2. The invention according to claim 1 wherein said transmitter line includes at least two tranmitter conductors and wherein said first circuit includes circuit means operative to monitor the transmitter voltage on said transmitter line, and circuit means operative to monitor the signal balance of the transmitter voltage.
3. The invention according to claim 2 wherein said first circuit includes:
means connected to the conductors of said cable serving as a balanced transmitter line and operative to detect the transmitter voltage across this balanced transmitter line;
first switching means conductive when the transmitter voltage on said balanced line is above a selected minimum level and non-conductive when the transmitter voltage on said balanced line is below said selected minimum level;
means connected to said balanced transmitter line and providing a signal representative of an unbalanced transmitter voltage on said balanced line;
second switching means non-conductive when said signal is below a selected level and conductive when said signal is above said selected level;
said second switching means being coupled to said first switching means such that said first switching means is non-conductive when said second switching means is conductive;
and wherein said second circuit includes third switching means coupled to the receiver line and conductive when the DC signal on said receiver line is above a predetermined level and non-conductive when said signal on said receiver line is below said predetermined level.
4. The invention according to claim 1 wherein said detector means includes comparator means having an input coupled to said tamper and ground lines and a predetermined reference threshold and providing an output signal in response to detection of said predetermined impedance.
5. The invention according to claim 1 wherein said detector means includes:
first transistor means coupled to said tamper line and including means providing a reference voltage thereto;
said first transistor means providing an output signal in the presence of said predetermined impedance;
second transistor means operative to amplify the output signal from said first transistor means; and
relay means energized in response to said amplified output signal from said second transistor means and de-energized by the absence of said amplified output signal to cause activation of said alarm means.
6. The invention according to claim 3 wherein said third circuit includes:
an impedance element in circuit with said tamper line; and
switching means coupling said impedance element to said ground line under proper signal conditions sensed on said cable.

_ _ _ _ _

» To do:
1: Duplicate the patent claims from "4. The invention" to "said alarm means.".
2: For each statement, answer yes or no as to whether it agrees with the patent claims, and quote verbatim the words that decide it. (a) In claim 4, the comparator means has an input coupled to the tamper and ground lines. (b) The second switching means is conductive when the signal is below a selected level. (c) The relay means is energized by the absence of the amplified output signal.
The material that comes next was drawn from a separate source.

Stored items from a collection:
_ _ _ _ _

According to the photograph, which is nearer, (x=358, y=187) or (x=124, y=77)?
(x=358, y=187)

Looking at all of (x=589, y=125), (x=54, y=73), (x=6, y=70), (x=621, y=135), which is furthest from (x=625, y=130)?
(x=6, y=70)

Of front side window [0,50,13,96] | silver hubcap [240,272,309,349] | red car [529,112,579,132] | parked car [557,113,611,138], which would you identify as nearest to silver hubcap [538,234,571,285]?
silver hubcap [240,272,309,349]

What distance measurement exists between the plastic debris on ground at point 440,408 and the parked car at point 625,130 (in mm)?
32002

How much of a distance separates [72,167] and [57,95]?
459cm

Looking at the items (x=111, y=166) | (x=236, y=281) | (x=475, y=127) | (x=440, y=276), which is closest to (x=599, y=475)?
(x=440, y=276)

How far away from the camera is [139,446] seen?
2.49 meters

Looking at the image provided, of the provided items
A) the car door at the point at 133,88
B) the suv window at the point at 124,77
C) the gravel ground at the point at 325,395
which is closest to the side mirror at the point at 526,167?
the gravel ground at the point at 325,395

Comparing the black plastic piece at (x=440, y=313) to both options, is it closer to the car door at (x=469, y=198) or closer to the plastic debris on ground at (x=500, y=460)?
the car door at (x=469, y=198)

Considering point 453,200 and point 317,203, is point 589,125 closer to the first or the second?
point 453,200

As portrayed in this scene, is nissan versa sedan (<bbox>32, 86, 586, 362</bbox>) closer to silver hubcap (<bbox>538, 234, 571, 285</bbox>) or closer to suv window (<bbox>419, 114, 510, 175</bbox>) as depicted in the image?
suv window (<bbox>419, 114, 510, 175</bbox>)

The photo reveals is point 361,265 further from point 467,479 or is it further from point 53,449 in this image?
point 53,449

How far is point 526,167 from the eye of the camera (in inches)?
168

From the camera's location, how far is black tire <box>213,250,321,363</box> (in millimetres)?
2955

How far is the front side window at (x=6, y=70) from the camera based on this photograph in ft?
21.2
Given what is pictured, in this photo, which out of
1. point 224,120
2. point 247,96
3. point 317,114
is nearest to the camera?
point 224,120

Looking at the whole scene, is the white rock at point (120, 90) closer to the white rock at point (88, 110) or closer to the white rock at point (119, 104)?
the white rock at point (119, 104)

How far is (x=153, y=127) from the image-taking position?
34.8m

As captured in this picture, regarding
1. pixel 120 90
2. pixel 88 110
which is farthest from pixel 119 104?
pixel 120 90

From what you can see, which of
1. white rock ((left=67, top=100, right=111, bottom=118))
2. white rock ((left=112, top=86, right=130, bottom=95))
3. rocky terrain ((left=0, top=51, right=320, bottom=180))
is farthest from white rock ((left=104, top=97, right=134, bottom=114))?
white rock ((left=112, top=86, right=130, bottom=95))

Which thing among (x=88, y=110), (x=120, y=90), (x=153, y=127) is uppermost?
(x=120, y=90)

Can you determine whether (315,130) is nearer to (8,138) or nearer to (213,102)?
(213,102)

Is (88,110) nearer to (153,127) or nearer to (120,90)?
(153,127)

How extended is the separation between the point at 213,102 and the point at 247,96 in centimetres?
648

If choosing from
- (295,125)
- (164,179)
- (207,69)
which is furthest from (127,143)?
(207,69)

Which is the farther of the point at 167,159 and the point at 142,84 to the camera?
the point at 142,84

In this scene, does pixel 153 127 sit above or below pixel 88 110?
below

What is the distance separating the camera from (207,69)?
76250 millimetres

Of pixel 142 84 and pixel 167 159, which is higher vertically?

_ _ _ _ _

» Results in order:
1:
4. The invention according to claim 1 wherein said detector means includes comparator means having an input coupled to said tamper and ground lines and a predetermined reference threshold and providing an output signal in response to detection of said predetermined impedance.
5. The invention according to claim 1 wherein said detector means includes:
first transistor means coupled to said tamper line and including means providing a reference voltage thereto;
said first transistor means providing an output signal in the presence of said predetermined impedance;
second transistor means operative to amplify the output signal from said first transistor means; and
relay means energized in response to said amplified output signal from said second transistor means and de-energized by the absence of said amplified output signal to cause activation of said alarm means.

2:
(a) Yes: "comparator means having an input coupled to said tamper and ground lines"
(b) No: "second switching means non-conductive when said signal is below a selected level and conductive when said signal is above said selected level"
(c) No: "de-energized by the absence of said amplified output signal"